With this punishment the fears
of the people in San Juan were considerably allayed.
In 1536 Sedeno led an expedition against the Caribs of Trinidad and
Bartholome. Carreno fitted out another in 1539. He brought a number of
slaves for sale, and the crown officers asked permission to brand them
on the forehead, "as is done in la Espanola and in Cubagua."
The Indians returned assault for assault. Between the years 1564 and
1570 they were specially active along the southern coast of San Juan,
so that Governor Francisco Bahamonde Lugo had to take the field
against them in person and was wounded in the encounter. Loiza, which
had been resettled, was destroyed for the second time in 1582, and a
year or so later the Caribs made a night attack on Aguada, where they
destroyed the Franciscan convent and killed 3 monks.

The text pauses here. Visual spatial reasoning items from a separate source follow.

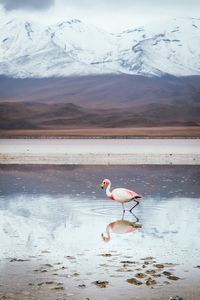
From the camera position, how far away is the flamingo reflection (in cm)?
1399

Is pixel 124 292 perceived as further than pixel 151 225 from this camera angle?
No

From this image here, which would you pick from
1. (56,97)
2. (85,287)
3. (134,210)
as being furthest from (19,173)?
(56,97)

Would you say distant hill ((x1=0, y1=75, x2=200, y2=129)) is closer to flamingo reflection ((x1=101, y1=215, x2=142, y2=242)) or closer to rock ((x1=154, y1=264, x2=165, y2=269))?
flamingo reflection ((x1=101, y1=215, x2=142, y2=242))

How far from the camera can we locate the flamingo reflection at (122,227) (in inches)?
551

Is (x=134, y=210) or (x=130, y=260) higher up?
(x=130, y=260)

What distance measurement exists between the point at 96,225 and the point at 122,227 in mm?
578

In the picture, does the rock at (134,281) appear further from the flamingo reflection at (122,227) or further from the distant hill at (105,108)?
the distant hill at (105,108)

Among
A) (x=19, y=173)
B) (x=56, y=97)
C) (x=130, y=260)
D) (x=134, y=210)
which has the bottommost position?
(x=56, y=97)

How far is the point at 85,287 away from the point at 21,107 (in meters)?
144

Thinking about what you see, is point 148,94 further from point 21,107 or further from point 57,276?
point 57,276

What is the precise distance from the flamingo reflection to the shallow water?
2 centimetres

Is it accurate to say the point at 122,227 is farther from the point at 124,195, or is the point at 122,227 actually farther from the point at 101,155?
the point at 101,155

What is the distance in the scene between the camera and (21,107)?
500ft

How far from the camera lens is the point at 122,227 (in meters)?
14.5
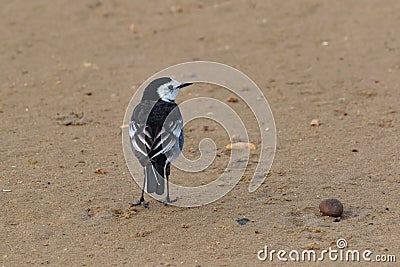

With the end of the sixteenth and the commencement of the seventeenth
centuries the West Indian archipelago became the theater of French and
English maritime enterprise. The Carib strongholds were occupied, and
by degrees their fierce spirit was subdued, their war dances
relinquished, their war canoes destroyed, their traditions forgotten,
and the bold savages, once the terror of the West Indian seas,
succumbed in their turn to the inexorable law of the survival of the
fittest.
FOOTNOTES:
[Footnote 31: The West Indian islands were inhabited at the time of
discovery by at least three races of different origin.